= McKinley Birthplace Home and Research Center =

The McKinley Birthplace Home and Research Center is a reconstruction of a home on the site of the birth of America's twenty-fifth President, William McKinley, in Niles, Ohio.

==History==
===Original structure===
President William McKinley was born in a small wood plank sided home in Niles on January 29, 1843. The original two-story eight-room house had a total of approximately 924 sqft, and was moved twice before it was destroyed by fire in 1937.

===Rebuilding efforts===
In 1994, a local bank donated the former McKinley Bank Building that stood on the site of the birthplace to the city of Niles. By 1999, with $83,000 secured from the state of Ohio, the McKinley Bank Building was demolished, leading the way for construction of a replica McKinley birthplace.

The McKinley Memorial Library was granted the site at 40 South Main Street in 2001, and quickly acquired one additional lot for the future Birthplace Home and Research Center.
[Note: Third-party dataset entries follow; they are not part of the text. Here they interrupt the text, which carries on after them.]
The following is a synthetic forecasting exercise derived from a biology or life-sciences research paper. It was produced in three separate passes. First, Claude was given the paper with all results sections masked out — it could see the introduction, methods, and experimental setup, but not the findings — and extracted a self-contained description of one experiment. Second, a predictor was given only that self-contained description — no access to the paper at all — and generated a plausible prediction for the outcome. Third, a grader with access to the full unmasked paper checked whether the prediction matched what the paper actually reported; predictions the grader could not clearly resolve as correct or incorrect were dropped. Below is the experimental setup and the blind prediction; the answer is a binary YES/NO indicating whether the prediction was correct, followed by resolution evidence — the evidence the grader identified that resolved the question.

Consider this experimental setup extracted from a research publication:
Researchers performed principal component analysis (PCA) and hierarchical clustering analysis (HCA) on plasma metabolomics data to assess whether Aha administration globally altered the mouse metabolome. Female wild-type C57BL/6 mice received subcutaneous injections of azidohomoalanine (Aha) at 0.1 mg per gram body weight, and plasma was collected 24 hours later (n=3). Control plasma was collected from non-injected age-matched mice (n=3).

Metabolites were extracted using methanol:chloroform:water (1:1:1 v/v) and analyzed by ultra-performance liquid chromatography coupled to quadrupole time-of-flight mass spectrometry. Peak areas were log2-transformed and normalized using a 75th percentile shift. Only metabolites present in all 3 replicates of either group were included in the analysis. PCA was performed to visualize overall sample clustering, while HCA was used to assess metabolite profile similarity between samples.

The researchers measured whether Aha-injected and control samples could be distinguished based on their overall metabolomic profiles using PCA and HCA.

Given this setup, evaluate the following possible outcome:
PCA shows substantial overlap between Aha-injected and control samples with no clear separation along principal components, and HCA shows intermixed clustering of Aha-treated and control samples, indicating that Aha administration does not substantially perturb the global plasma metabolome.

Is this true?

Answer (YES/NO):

Demolition on the remaining lot commenced in the fall of that year.

Youngstown, Ohio-based architecture firm Olsavsky-Jaminet headed design efforts, aided by DSV Builders as general contractors.

Groundbreaking for the new structure was held on April 28, 2002; the new facility opened to the public after a dedication ceremony held on May 4, 2003, attended by several local government officials, at which the site was presented with an Ohio Historical Marker.

==Current status==
The two-story structure is physically larger and only bears a slight resemblance to historic photographs of McKinley's actual birthplace. The current facility houses a library of McKinley materials, a gift shop, meeting space, and a computer lab.

According to the Home & Research Center's Web site, it is open to the public from 10am-12pm and 1pm-4pm on Mondays and Wednesdays.